■ WHAT NEEDS TO BE DONE
Only the lines below between the one holding "Certified 2023 Chevrolet Equinox RS image 1" and the one holding "S Lakshmi testimonial for Aash Gates", inclusive, are to be reproduced word for word; the pictures are to be left out.

Start of RECORD EXCERPTS

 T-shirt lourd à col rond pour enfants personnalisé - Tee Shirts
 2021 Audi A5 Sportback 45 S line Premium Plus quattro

End of RECORD EXCERPTS
Start of RECORD EXCERPTS

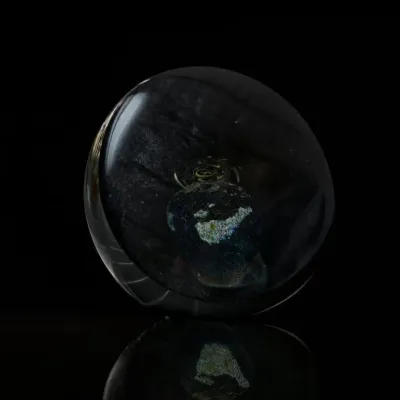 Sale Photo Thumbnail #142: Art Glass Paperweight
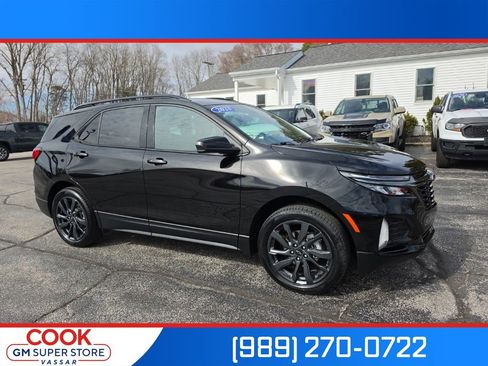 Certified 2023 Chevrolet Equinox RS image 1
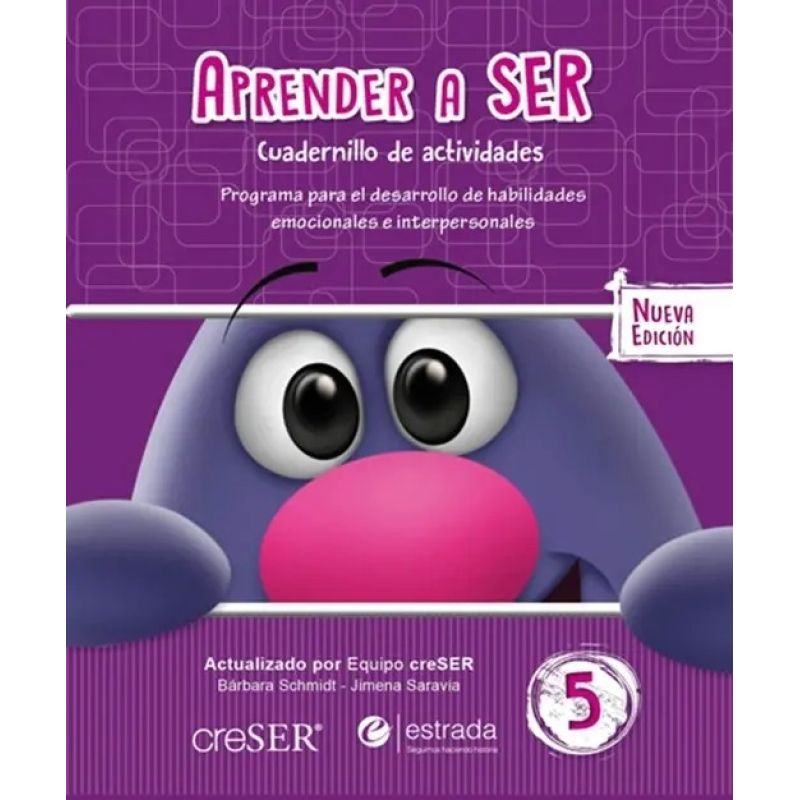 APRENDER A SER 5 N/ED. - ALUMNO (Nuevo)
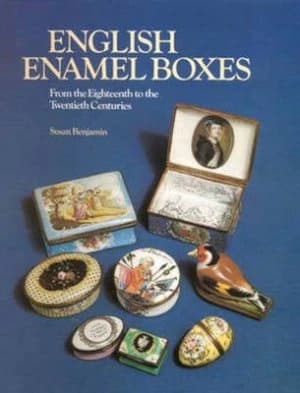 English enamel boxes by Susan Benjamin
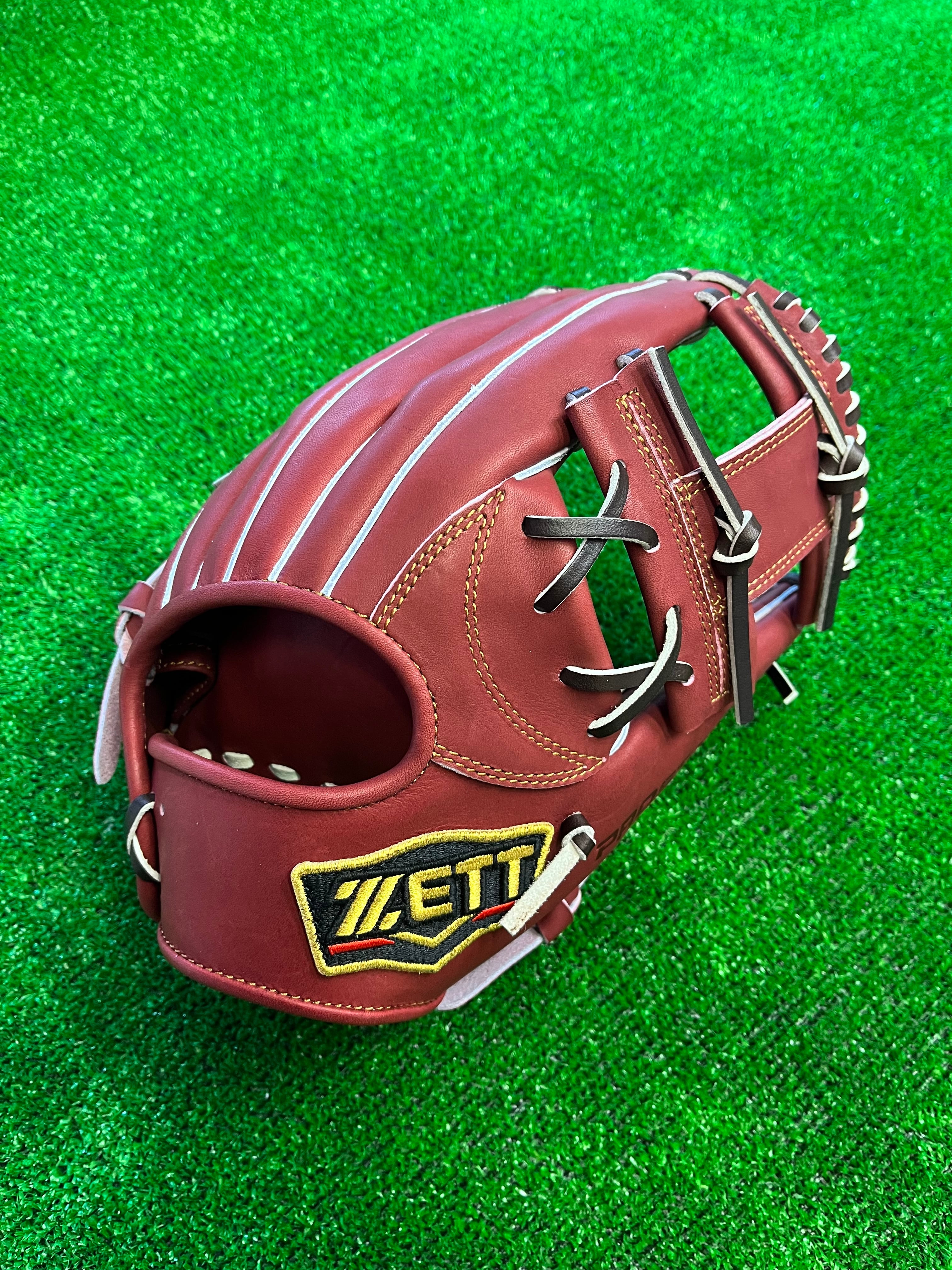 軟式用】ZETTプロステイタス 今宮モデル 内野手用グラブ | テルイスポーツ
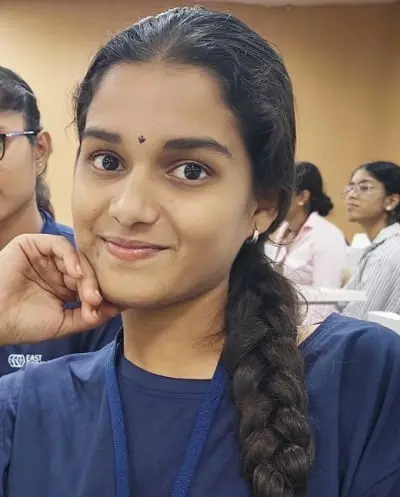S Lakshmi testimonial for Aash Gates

End of RECORD EXCERPTS
Start of RECORD EXCERPTS

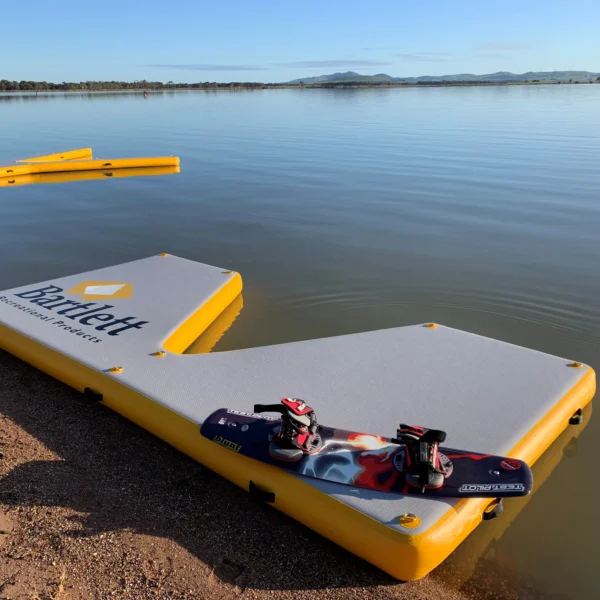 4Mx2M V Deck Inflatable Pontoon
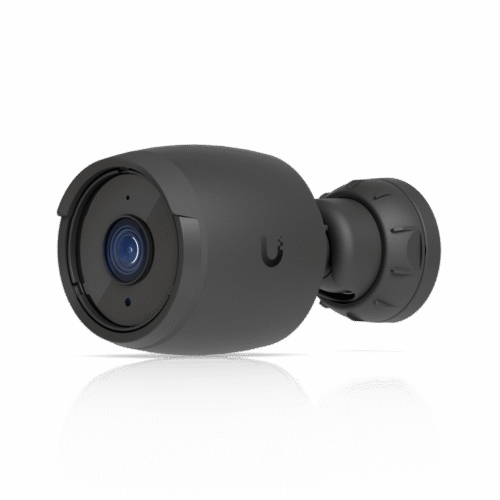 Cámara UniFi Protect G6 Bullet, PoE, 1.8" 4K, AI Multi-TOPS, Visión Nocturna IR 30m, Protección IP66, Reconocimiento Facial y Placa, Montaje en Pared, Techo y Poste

End of RECORD EXCERPTS

■ EXPECTED ANSWER
 Certified 2023 Chevrolet Equinox RS image 1
 APRENDER A SER 5 N/ED. - ALUMNO (Nuevo)
 English enamel boxes by Susan Benjamin
 軟式用】ZETTプロステイタス 今宮モデル 内野手用グラブ | テルイスポーツ
S Lakshmi testimonial for Aash Gates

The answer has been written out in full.